Class 10 Notes - Some Applications of Trigonometry

Some Applications of Trigonometry

Trigonometry is not just about triangles and angles—it is widely used to solve real-life problems involving heights and distances. In this chapter, you will learn how to use trigonometric ratios to find unknown heights and distances without actually measuring them.

Key Concepts

Line of Sight: The imaginary line drawn from the eye of an observer to the point being viewed.
Angle of Elevation: The angle formed by the line of sight with the horizontal when the object is above the horizontal level.
Angle of Depression: The angle formed by the line of sight with the horizontal when the object is below the horizontal level.

Trigonometric Ratios Used

Sine (sin): Opposite side / Hypotenuse
Cosine (cos): Adjacent side / Hypotenuse
Tangent (tan): Opposite side / Adjacent side

Steps to Solve Height and Distance Problems

Draw a diagram based on the problem statement.
Mark all known and unknown values (heights, distances, angles).
Identify the right triangle(s) involved.
Use the appropriate trigonometric ratio (sin, cos, tan) based on the given information.
Solve for the unknown value.

Common Scenarios

Finding the height of a building or a tree using the angle of elevation.
Finding the distance between two objects using angles of elevation or depression.
Finding the height of an object when the shadow length and angle of elevation of the sun are known.

Example Problems

Example 1: The angle of elevation of the top of a tower from a point on the ground 30 m away from its base is 45°. Find the height of the tower.

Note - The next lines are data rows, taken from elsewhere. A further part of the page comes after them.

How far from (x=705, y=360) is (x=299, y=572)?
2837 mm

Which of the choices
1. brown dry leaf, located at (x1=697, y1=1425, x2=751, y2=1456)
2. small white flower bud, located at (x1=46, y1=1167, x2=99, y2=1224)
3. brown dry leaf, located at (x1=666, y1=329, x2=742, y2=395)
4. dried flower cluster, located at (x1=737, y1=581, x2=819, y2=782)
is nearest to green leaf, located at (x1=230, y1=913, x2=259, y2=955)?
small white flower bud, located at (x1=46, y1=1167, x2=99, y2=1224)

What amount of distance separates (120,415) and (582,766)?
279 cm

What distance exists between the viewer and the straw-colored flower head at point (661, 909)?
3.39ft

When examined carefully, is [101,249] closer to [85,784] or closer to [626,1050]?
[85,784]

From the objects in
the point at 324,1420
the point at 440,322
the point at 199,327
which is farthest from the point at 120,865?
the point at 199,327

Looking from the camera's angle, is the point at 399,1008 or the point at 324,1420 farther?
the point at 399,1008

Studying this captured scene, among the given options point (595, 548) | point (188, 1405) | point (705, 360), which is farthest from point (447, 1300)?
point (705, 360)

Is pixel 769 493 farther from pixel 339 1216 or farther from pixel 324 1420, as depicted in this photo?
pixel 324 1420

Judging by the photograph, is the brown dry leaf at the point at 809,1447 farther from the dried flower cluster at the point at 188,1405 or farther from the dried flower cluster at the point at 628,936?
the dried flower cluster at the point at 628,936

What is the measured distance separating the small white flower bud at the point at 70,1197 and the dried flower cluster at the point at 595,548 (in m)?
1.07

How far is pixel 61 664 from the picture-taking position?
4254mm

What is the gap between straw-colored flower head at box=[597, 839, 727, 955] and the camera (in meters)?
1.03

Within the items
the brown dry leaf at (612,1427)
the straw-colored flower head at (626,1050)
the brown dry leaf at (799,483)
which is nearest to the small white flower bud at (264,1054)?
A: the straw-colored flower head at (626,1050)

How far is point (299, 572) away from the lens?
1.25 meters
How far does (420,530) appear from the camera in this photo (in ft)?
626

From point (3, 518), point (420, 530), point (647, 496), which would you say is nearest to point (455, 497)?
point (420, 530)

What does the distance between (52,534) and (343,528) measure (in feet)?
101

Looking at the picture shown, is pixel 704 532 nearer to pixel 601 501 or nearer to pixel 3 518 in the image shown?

Solution: Let the height of the tower be h.
tan 45° = h / 30
1 = h / 30 ⇒ h = 30 m

Example 2: A ladder 10 m long rests against a wall. The foot of the ladder is 6 m from the wall. Find the angle the ladder makes with the ground.

Solution: Let θ be the angle.
cos θ = 6 / 10 = 0.6
θ = cos^-1(0.6) ≈ 53.13°

Tips

Always draw a clear diagram for the problem.
Label all points, angles, and lengths clearly.
Use the correct trigonometric ratio based on the information given.
Check if the angle is of elevation or depression.
Keep units consistent throughout the calculation.

Practice Questions

The angle of elevation of the top of a building from a point 50 m away from its base is 30°. Find the height of the building.
A man observes the top of a tower at an angle of elevation of 60°. If he is standing 20 m from the base, find the height of the tower.
The angle of depression from the top of a lighthouse to a boat is 45°. If the lighthouse is 40 m high, how far is the boat from the base of the lighthouse?
A tree casts a shadow 15 m long when the angle of elevation of the sun is 30°. Find the height of the tree.

Summary

Trigonometry helps solve real-world problems involving heights and distances.
Angles of elevation and depression are key concepts.
Draw diagrams and use trigonometric ratios to find unknown values.